— What is being asked —
Add 53 to each number in the answers (the box coordinates and the distance), and write out the listing from the line with "Taking height into" up to and including the line with "4.72 meters" in full, with every other line unchanged.
▬▬▬▬▬▬
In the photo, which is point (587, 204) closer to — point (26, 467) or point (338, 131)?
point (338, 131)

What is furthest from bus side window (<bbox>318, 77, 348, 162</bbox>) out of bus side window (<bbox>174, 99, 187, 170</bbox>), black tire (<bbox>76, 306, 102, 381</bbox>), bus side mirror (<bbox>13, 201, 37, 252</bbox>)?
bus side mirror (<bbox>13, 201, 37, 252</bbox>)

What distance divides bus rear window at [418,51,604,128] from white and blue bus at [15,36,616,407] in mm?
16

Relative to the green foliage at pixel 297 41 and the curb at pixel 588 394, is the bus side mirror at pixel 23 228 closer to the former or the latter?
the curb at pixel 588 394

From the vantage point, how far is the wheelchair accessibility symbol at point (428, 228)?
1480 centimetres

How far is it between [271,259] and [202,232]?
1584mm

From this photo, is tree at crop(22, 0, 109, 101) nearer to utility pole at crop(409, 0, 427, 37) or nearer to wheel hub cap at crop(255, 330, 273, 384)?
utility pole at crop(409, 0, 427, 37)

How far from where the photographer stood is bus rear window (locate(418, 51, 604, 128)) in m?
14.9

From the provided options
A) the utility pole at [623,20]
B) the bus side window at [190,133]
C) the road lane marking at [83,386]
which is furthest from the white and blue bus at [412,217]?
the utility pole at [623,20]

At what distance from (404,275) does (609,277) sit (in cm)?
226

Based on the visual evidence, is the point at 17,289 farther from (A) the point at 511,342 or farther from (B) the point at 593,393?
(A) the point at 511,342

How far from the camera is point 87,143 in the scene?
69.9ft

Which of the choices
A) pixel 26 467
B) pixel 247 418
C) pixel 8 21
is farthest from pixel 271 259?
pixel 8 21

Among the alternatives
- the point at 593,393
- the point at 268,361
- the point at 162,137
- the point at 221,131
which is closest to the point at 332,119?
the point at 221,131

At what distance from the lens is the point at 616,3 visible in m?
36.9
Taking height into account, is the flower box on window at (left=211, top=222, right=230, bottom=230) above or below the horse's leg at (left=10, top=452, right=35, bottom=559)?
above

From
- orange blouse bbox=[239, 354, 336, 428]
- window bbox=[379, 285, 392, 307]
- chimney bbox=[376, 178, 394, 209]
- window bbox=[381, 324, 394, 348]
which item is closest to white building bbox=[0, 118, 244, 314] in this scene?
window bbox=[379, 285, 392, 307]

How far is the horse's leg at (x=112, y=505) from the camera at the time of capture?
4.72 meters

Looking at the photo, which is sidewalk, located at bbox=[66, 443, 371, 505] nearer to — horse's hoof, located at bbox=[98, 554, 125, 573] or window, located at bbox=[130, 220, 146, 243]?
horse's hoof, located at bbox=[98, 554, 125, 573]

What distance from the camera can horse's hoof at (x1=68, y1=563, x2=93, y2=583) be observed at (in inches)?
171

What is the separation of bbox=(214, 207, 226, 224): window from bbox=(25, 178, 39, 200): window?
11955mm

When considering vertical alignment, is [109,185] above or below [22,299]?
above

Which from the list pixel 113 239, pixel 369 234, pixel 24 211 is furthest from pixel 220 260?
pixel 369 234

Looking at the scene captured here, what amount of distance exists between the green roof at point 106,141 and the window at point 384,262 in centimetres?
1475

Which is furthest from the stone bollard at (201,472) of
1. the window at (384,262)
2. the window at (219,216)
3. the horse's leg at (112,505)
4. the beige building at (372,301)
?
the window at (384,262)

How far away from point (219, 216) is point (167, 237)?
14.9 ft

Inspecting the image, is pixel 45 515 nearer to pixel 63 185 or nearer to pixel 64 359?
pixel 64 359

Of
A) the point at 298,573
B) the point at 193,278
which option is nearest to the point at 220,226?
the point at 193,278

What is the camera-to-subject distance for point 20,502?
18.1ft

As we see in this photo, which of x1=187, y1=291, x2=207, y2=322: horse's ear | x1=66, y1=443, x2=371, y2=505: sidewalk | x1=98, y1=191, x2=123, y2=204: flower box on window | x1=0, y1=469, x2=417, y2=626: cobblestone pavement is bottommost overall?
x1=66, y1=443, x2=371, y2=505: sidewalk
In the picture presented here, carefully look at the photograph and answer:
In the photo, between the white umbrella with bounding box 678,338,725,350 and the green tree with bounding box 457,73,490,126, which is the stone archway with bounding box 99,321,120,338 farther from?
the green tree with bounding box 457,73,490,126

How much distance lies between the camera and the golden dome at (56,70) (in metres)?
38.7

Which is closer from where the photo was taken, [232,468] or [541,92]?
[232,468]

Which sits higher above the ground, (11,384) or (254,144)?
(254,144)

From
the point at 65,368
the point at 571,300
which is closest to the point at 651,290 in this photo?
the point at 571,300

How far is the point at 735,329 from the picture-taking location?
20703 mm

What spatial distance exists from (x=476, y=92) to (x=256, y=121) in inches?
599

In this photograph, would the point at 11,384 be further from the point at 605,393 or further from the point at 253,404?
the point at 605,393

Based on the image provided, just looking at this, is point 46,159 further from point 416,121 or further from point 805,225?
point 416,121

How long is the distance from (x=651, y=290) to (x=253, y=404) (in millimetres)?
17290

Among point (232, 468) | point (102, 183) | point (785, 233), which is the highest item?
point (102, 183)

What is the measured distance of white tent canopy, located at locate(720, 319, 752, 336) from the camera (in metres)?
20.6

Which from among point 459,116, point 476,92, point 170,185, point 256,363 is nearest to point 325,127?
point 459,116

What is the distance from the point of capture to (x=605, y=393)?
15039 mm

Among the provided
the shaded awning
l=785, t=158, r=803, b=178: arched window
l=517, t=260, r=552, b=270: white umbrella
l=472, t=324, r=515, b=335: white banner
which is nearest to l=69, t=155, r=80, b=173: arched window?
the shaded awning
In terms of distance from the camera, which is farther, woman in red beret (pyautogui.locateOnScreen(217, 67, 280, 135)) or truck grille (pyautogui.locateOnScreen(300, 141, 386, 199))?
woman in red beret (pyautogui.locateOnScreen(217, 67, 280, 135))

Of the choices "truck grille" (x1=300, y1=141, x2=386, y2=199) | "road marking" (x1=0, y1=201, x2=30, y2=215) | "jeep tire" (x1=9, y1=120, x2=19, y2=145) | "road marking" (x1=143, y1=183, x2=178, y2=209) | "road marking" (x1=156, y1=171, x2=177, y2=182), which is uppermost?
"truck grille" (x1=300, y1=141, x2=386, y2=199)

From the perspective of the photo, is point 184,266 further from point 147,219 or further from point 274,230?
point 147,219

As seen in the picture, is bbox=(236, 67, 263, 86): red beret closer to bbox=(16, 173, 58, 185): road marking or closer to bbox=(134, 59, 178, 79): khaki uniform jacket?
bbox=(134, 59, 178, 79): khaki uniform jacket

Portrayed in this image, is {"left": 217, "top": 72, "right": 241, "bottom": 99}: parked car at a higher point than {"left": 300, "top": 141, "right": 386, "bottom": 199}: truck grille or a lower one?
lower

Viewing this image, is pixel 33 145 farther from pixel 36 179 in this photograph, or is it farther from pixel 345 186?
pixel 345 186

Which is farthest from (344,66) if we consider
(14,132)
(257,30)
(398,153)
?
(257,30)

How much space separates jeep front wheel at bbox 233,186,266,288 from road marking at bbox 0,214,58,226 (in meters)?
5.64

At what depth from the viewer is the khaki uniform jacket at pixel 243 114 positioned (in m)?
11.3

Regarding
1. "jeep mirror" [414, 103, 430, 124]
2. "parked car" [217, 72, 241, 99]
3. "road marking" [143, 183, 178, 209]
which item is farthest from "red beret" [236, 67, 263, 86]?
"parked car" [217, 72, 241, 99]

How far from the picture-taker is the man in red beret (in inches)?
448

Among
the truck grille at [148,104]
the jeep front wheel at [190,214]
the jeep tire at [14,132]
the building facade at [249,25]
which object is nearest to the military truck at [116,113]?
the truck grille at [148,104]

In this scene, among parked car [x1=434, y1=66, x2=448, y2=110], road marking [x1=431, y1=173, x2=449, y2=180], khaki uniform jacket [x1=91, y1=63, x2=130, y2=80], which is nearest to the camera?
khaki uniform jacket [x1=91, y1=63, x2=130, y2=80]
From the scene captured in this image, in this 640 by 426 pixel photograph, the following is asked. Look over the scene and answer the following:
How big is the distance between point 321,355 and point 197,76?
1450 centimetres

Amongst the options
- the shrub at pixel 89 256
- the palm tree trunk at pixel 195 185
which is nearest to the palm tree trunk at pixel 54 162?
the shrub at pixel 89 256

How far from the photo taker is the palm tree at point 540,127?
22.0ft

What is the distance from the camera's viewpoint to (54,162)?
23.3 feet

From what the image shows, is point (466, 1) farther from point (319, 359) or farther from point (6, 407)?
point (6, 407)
▬▬▬▬▬▬
— Response below —
Taking height into account, is the flower box on window at (left=211, top=222, right=230, bottom=230) above or below the horse's leg at (left=10, top=452, right=35, bottom=559)?
above

From
- orange blouse bbox=[239, 354, 336, 428]
- window bbox=[379, 285, 392, 307]
- chimney bbox=[376, 178, 394, 209]
- window bbox=[381, 324, 394, 348]
which item is closest to white building bbox=[0, 118, 244, 314] in this scene?
window bbox=[432, 338, 445, 360]

How far is the horse's leg at (x=112, y=505) from the camera at the time of capture?
57.72 meters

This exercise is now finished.